Appropriate to a band that brings an old-world vibe even to originals that could have sprung from the groovy ’70s, the album was cut straight to tape at the Bunker Studio with engineer Andrew McCalla. It also features two songs recorded elsewhere. “They were put on there as bonus tracks,” says Winchester. “One recorded with Boo Mitchell at Royal Studios many years ago, and the other one recorded recently with Crockett Hall at Sun Studio.”
Winchester’s quick to point out how the album’s credits perpetuate the name of a beloved local songwriter, long since departed, whom the drummer never even met. “There’s a song on the album called ‘Roll and Stink’ that was written by Craig Shindler,” notes Winchester. “He’s somebody I wanted to bring up because we play about seven or eight or nine of his songs, and Clint and Jonny were in Craig Schindler’s bands, Easy Way and Mash-O-Matic. At Devil Train shows, there is a segment of the crowd from those Mash-O-Matic and Easy Way days who know all the words to those songs. So they’re just part of the Devil Train catalog now. Clint and Jonny were dear friends of Craig Schindler and have done a great job of kind of preserving his music through Devil Train.”

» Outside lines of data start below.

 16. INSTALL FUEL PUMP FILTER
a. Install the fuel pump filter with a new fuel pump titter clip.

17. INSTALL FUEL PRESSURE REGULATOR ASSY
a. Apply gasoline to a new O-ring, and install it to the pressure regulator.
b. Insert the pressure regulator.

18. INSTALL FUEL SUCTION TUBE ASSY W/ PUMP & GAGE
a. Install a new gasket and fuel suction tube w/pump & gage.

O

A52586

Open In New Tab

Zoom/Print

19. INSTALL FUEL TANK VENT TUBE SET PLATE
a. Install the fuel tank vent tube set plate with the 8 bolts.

Honoring Schindler is, for Winchester, just another sign of the greater collective spirit that has fueled Devil Train through all these years. “You know, it’s kind of a family band,” he says, “but it’s also a community band. We have a lot of people sit in and jam with us. And we’ve had a lot of loss in Memphis recently, and it’s like Devil Train’s weekly show is that familiar thing people can rely on. I feel like it means a lot to a lot of people, including myself.”